Requirements: Reproduce every line of the listing below without changing anything.

*** Entries provided

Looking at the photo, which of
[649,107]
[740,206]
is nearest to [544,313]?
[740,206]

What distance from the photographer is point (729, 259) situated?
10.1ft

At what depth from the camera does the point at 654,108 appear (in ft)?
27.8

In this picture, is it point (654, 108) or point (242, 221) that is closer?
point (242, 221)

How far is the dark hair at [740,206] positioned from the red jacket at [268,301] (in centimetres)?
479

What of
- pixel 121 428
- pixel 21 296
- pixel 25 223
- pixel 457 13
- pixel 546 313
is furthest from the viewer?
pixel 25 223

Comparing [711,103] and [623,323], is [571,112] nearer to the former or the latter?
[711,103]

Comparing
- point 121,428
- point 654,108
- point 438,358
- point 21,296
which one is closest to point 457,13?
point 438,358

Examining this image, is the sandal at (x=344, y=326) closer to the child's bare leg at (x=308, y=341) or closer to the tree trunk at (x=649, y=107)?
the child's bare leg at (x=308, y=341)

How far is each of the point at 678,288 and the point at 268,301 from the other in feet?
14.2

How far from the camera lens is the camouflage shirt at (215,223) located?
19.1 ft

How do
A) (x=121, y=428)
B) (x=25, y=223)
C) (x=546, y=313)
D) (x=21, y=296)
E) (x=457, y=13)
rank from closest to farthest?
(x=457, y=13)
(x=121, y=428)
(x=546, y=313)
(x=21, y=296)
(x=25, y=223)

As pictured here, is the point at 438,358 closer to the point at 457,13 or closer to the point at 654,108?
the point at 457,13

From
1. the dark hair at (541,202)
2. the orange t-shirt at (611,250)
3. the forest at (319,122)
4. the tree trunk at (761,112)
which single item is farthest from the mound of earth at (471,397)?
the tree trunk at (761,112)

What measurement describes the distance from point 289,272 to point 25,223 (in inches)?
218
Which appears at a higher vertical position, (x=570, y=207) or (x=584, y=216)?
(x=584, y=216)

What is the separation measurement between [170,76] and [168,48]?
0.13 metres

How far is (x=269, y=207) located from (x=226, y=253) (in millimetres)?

******

Solution to this exercise:
Looking at the photo, which of
[649,107]
[740,206]
is nearest to [544,313]?
[740,206]

What distance from the photographer is point (729, 259) situated?
10.1ft

At what depth from the camera does the point at 654,108 appear (in ft)?
27.8

In this picture, is it point (654, 108) or point (242, 221) that is closer?
point (242, 221)

How far is the dark hair at [740,206] positioned from the red jacket at [268,301] (in centimetres)?
479

What of
- pixel 121 428
- pixel 21 296
- pixel 25 223
- pixel 457 13
- pixel 546 313
is furthest from the viewer?
pixel 25 223

Comparing [711,103] and [623,323], is [571,112] nearer to the former or the latter?
[711,103]

Comparing
- point 121,428
- point 654,108
- point 438,358
- point 21,296
which one is closest to point 457,13?
point 438,358

Examining this image, is the sandal at (x=344, y=326) closer to the child's bare leg at (x=308, y=341) or closer to the tree trunk at (x=649, y=107)?
the child's bare leg at (x=308, y=341)

How far is each of the point at 678,288 and the point at 268,301 from the other in feet?
14.2

How far from the camera lens is the camouflage shirt at (215,223) located?
19.1 ft

How do
A) (x=121, y=428)
B) (x=25, y=223)
C) (x=546, y=313)
D) (x=21, y=296)
E) (x=457, y=13)
rank from closest to farthest?
(x=457, y=13)
(x=121, y=428)
(x=546, y=313)
(x=21, y=296)
(x=25, y=223)

As pictured here, is the point at 438,358 closer to the point at 457,13 or closer to the point at 654,108?
the point at 457,13

From
1. the dark hair at (541,202)
2. the orange t-shirt at (611,250)
3. the forest at (319,122)
4. the tree trunk at (761,112)
which single item is farthest from the mound of earth at (471,397)?
the tree trunk at (761,112)

What measurement describes the distance from point 289,272 to point 25,223 (in inches)?
218
Which appears at a higher vertical position, (x=570, y=207) or (x=584, y=216)?
(x=584, y=216)

What is the separation measurement between [170,76] and [168,48]?
0.13 metres

How far is (x=269, y=207) located from (x=226, y=253) (in millimetres)?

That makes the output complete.